▸ Text provided:
.....

I’m in the process of compiling a long list of fun text messages.
The list below is only the start of this list and I would appreciate it very much (if you have a few texting jokes up your sleeve) if you would share your funniest text messages with me. I will add them to the list below and credit you by putting your name with it.
List of Texting jokes:

Why do they call it PMS?
Mad cow disease was already taken!

Why can't men get Mad Cow's Disease?
Because they are pigs.

Why did the jelly baby go 2 school?
Bcoz it wanted 2 be a smarty.

For sale: complete set of Encyclopedia Britannica. Good condition. $1000. No longer needed, got married, my wife knows everything!

What do u call a vicar on a mo2r bike?
Rev.

I had a ploughman's lunch today. He wasn't v happy.

Depression is merely anger without enthusiasm.

What do U call a handcuffed man?
Trustworthy.

What do U get if U cross a skunk with a boomerang?
A bad smell U can’t get rid of.

Hw do u keep a txtr in suspense?
I'll tel U l8r.

There are 4 animal species a woman needs in her life: Jaguar in her garage, mink in her closet, tiger in her bed! And of course: a donkey to pay her bills!!

I wanted to send you something that would make you smile... But the postman told me to get out of the mailbox.

What's the difference between Bigfoot and intelligent men? Big foot has been spotted a few times.

.....

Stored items

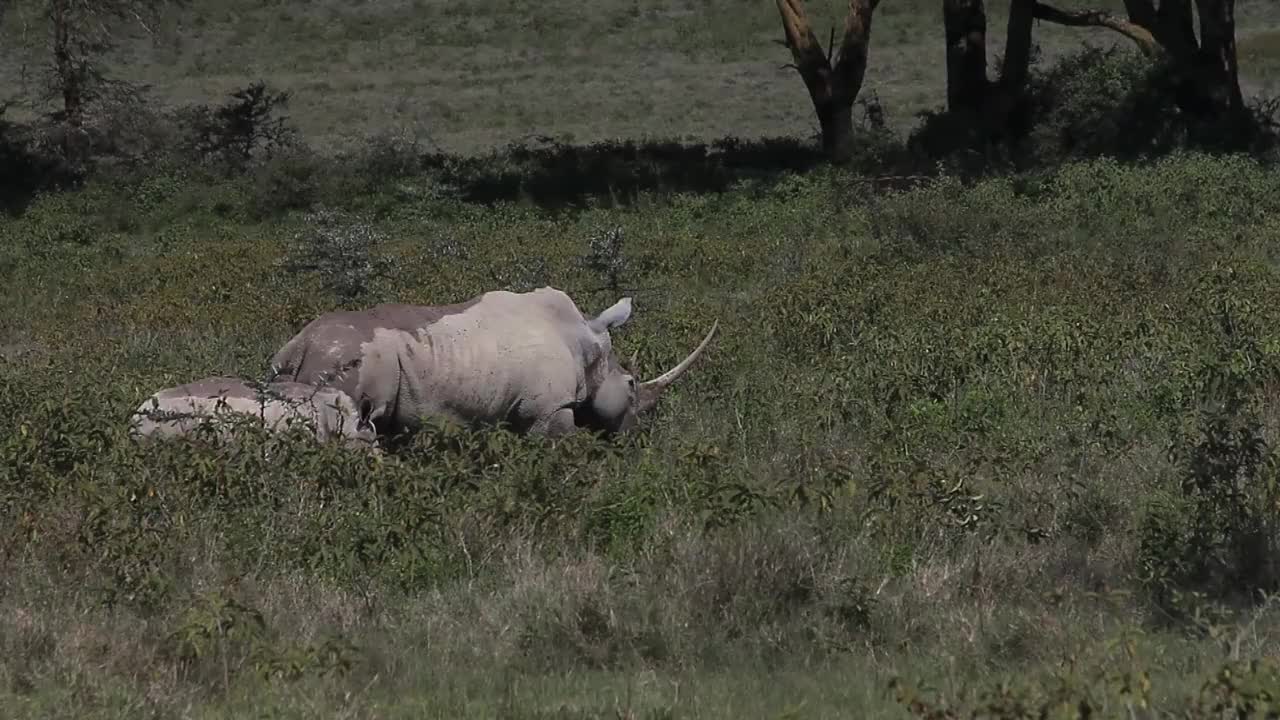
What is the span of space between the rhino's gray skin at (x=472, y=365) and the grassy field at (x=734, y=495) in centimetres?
55

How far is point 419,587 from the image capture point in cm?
712

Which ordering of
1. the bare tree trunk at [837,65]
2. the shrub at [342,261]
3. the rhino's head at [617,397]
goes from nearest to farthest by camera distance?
the rhino's head at [617,397] → the shrub at [342,261] → the bare tree trunk at [837,65]

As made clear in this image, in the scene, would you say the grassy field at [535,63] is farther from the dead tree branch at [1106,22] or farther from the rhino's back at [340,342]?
the rhino's back at [340,342]

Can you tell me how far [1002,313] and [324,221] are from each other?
Answer: 8.50m

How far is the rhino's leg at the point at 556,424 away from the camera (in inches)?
378

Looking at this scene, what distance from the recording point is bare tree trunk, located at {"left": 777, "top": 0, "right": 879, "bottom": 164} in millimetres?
24594

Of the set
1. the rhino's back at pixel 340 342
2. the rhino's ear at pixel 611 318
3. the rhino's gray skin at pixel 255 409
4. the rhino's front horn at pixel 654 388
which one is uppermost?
the rhino's back at pixel 340 342

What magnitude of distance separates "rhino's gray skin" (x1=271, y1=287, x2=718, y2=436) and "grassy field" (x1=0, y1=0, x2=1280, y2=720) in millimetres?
547

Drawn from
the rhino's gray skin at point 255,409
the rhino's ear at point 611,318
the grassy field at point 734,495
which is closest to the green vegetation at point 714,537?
the grassy field at point 734,495

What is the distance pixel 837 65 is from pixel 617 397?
51.6ft

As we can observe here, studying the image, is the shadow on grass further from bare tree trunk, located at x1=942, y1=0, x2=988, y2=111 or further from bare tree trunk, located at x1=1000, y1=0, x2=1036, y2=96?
bare tree trunk, located at x1=1000, y1=0, x2=1036, y2=96

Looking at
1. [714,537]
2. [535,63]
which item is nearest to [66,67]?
[535,63]

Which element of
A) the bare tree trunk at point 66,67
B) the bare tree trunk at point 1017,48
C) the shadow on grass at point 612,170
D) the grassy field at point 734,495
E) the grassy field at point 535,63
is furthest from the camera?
the grassy field at point 535,63

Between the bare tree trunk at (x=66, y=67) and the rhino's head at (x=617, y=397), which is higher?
the bare tree trunk at (x=66, y=67)
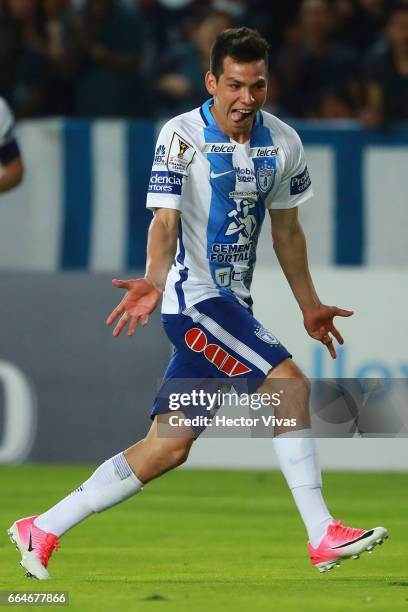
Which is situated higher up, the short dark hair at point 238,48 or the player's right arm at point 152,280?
the short dark hair at point 238,48

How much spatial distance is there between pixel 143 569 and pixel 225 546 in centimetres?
102

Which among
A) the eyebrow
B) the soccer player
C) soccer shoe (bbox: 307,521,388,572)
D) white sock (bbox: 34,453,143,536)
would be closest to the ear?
the eyebrow

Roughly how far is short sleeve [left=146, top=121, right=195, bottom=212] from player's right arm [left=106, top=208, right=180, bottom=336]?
1.7 inches

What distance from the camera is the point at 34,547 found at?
21.0 feet

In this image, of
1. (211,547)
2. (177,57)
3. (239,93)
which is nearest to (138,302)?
(239,93)

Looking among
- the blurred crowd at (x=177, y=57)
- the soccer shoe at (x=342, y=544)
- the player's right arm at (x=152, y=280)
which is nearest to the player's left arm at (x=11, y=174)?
the player's right arm at (x=152, y=280)

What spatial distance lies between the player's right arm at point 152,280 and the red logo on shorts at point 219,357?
0.36 metres

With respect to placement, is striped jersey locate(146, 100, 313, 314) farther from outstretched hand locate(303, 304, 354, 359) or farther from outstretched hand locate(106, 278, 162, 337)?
outstretched hand locate(106, 278, 162, 337)

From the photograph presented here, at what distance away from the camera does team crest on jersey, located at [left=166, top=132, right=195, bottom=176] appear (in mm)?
6438

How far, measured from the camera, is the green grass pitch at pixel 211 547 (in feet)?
19.1

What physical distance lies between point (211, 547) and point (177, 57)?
636cm

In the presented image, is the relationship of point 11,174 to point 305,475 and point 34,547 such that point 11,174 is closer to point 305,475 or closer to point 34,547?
point 34,547

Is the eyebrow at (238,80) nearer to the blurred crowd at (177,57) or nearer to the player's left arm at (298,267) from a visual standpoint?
the player's left arm at (298,267)

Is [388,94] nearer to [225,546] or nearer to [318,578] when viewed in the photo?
[225,546]
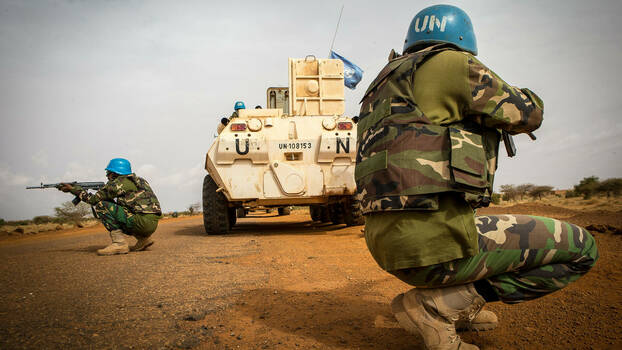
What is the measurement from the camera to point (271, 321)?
2158mm

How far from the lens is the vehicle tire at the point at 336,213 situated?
8709mm

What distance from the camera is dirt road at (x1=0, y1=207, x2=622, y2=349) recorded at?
5.99 feet

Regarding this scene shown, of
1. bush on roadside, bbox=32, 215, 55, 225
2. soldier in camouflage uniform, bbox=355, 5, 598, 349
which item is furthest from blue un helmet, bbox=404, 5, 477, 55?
bush on roadside, bbox=32, 215, 55, 225

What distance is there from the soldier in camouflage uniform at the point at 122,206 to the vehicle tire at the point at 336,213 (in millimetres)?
4422

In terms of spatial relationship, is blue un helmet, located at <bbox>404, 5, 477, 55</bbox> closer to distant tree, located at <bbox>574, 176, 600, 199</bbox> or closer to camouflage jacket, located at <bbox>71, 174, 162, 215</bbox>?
camouflage jacket, located at <bbox>71, 174, 162, 215</bbox>

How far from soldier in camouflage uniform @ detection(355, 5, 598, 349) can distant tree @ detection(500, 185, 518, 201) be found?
49.8 feet

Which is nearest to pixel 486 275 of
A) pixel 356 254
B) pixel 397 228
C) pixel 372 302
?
pixel 397 228

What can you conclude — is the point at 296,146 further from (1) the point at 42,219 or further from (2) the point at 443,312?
(1) the point at 42,219

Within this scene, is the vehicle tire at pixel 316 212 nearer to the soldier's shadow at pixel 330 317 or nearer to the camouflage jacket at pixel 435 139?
the soldier's shadow at pixel 330 317

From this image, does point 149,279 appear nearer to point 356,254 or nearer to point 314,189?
point 356,254

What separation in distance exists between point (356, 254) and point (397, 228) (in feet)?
9.73

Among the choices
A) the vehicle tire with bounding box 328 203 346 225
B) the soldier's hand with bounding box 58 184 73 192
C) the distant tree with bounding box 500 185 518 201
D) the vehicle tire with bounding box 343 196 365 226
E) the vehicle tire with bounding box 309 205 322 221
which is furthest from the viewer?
the distant tree with bounding box 500 185 518 201

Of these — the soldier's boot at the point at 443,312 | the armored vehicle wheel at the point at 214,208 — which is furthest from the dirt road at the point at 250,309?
the armored vehicle wheel at the point at 214,208

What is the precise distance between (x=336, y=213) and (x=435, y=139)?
294 inches
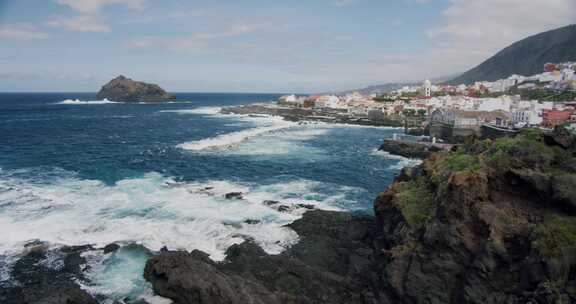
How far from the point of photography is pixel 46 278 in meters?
18.1

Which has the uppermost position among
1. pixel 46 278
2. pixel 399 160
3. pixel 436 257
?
pixel 436 257

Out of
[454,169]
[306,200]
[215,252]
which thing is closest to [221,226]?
[215,252]

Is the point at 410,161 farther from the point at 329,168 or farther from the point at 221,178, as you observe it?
the point at 221,178

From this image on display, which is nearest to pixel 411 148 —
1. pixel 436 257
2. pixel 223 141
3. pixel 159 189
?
pixel 223 141

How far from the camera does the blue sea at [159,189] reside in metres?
21.8

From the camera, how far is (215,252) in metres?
20.8

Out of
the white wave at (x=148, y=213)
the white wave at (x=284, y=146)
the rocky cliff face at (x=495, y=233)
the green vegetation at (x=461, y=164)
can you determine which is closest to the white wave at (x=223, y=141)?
the white wave at (x=284, y=146)

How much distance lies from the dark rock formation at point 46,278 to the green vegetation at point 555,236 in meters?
17.1

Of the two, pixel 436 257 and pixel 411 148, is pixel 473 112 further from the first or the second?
pixel 436 257

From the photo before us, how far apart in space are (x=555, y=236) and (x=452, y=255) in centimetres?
353

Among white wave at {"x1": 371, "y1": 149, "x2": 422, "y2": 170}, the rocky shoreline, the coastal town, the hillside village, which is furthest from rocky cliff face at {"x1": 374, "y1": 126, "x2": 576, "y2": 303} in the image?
the rocky shoreline

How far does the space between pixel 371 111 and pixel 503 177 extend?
9002 centimetres

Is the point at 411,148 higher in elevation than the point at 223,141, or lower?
lower

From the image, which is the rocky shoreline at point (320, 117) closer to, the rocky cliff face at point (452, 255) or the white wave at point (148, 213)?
the white wave at point (148, 213)
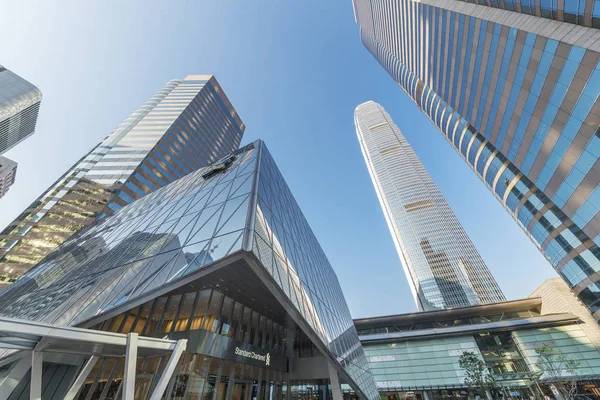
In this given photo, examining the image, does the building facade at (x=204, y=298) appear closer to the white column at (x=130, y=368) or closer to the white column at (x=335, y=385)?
the white column at (x=335, y=385)

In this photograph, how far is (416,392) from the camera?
4256cm

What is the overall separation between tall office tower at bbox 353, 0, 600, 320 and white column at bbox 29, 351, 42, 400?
123ft

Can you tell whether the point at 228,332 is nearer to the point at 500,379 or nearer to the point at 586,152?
the point at 586,152

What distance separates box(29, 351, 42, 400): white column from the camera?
17.8ft

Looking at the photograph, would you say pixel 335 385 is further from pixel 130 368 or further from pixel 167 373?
pixel 130 368

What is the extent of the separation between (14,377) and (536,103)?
4584cm

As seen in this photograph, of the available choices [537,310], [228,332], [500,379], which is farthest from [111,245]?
[537,310]

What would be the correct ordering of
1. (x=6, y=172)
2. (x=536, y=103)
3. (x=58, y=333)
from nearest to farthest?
(x=58, y=333) < (x=536, y=103) < (x=6, y=172)

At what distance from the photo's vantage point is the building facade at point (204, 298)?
1020 cm

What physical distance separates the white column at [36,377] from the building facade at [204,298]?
3.66 metres

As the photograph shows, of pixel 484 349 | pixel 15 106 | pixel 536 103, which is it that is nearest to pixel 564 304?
pixel 484 349

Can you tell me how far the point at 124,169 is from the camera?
52.4m

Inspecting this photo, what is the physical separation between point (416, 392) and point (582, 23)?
171ft

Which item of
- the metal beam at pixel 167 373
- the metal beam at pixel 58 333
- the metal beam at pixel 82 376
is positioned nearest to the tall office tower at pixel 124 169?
the metal beam at pixel 82 376
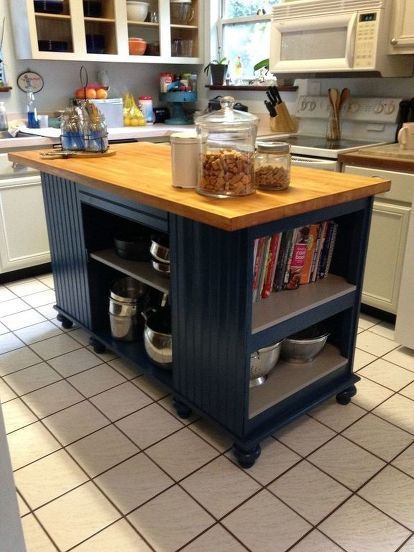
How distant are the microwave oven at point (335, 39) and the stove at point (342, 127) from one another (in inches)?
7.7

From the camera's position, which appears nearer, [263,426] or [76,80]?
[263,426]

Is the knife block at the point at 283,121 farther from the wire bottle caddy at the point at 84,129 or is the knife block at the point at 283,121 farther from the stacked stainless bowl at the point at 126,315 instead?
the stacked stainless bowl at the point at 126,315

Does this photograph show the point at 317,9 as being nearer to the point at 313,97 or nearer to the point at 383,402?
the point at 313,97

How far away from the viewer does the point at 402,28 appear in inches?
102

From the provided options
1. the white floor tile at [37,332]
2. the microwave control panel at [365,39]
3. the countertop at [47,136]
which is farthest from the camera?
the countertop at [47,136]

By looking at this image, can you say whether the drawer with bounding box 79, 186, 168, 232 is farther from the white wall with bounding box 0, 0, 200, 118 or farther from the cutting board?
the white wall with bounding box 0, 0, 200, 118

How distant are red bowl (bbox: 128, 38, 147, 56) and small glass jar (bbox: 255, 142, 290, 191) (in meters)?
2.58

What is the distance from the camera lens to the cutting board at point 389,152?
239 cm

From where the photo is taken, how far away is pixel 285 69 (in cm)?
310

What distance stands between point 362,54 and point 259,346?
6.42 ft

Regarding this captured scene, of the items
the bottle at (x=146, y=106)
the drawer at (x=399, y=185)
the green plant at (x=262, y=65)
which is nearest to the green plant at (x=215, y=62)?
the green plant at (x=262, y=65)

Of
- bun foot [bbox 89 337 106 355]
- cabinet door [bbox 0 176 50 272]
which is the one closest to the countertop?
cabinet door [bbox 0 176 50 272]

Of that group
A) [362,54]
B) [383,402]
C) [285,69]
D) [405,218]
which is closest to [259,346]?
[383,402]

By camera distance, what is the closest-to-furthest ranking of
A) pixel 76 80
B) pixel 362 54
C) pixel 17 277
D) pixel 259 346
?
pixel 259 346
pixel 362 54
pixel 17 277
pixel 76 80
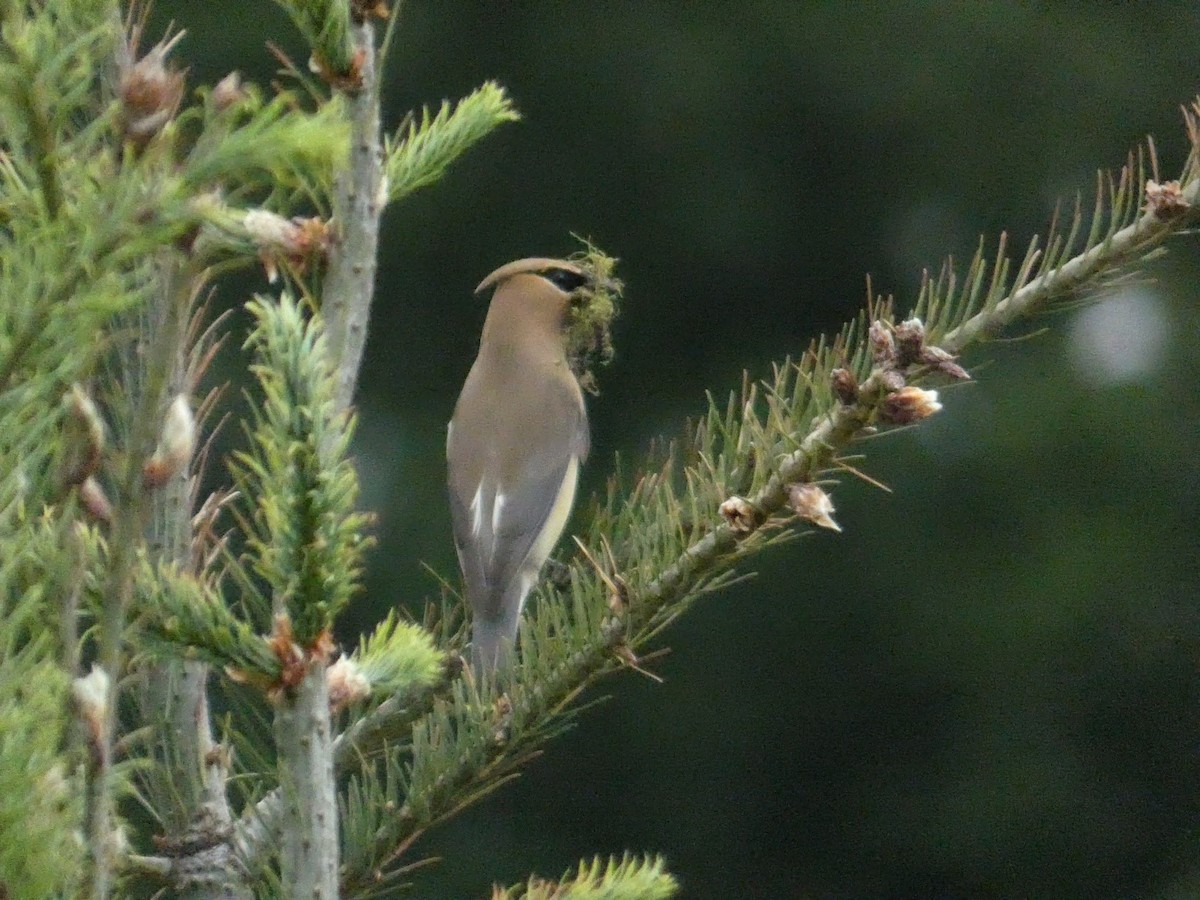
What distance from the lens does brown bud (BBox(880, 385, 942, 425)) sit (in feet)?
5.52

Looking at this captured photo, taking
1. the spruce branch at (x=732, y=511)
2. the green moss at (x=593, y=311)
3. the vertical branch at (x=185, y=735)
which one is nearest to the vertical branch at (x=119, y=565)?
the vertical branch at (x=185, y=735)

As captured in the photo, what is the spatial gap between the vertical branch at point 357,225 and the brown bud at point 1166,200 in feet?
2.21

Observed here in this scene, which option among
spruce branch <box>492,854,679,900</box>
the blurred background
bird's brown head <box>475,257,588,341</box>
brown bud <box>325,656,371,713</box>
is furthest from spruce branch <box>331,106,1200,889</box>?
the blurred background

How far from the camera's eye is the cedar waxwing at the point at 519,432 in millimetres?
4035

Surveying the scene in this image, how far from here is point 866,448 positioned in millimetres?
7871

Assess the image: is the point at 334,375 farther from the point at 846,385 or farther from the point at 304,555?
the point at 846,385

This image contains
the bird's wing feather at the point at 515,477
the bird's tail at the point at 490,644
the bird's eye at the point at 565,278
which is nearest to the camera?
the bird's tail at the point at 490,644

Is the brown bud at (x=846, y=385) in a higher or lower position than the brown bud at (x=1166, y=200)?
lower

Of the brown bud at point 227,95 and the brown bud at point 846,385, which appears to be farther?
the brown bud at point 846,385

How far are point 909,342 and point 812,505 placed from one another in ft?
0.51

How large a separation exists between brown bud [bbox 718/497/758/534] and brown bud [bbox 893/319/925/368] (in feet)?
0.60

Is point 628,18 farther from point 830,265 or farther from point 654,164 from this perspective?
point 830,265

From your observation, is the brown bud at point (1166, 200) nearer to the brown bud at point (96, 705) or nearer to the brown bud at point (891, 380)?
the brown bud at point (891, 380)

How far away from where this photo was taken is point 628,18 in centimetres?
907
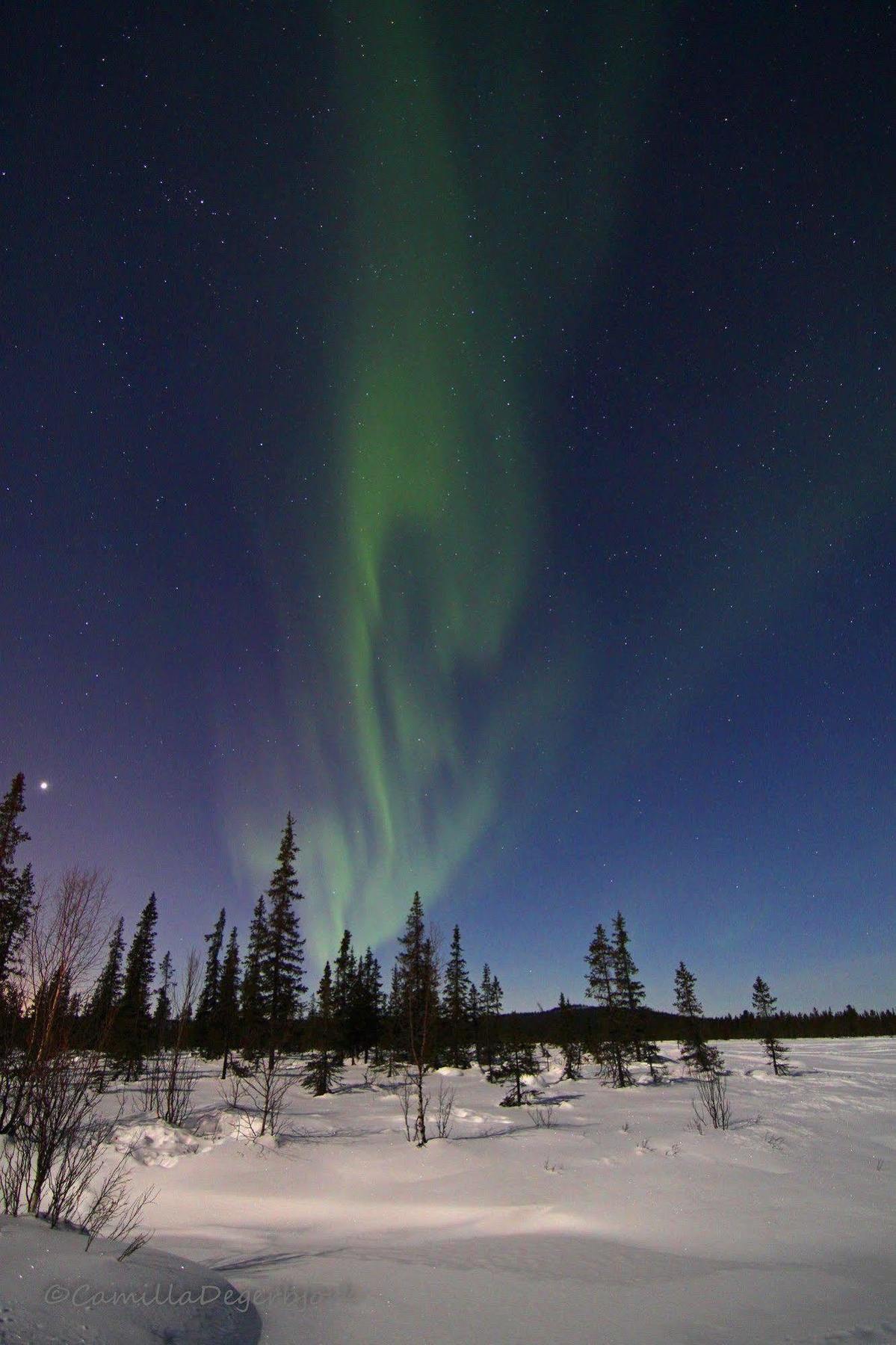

.....

▸ Task list:
[a] In the texting jokes list, what price is asked for the complete set of Encyclopedia Britannica?
[b] Return the part of the texting jokes list between "What do U call a handcuffed" and "pay her bills!!", inclusive, copied word for word.

▸ Answers to this exercise:
[a] $1000

[b]
What do U call a handcuffed man?
Trustworthy.

What do U get if U cross a skunk with a boomerang?
A bad smell U can’t get rid of.

Hw do u keep a txtr in suspense?
I'll tel U l8r.

There are 4 animal species a woman needs in her life: Jaguar in her garage, mink in her closet, tiger in her bed! And of course: a donkey to pay her bills!!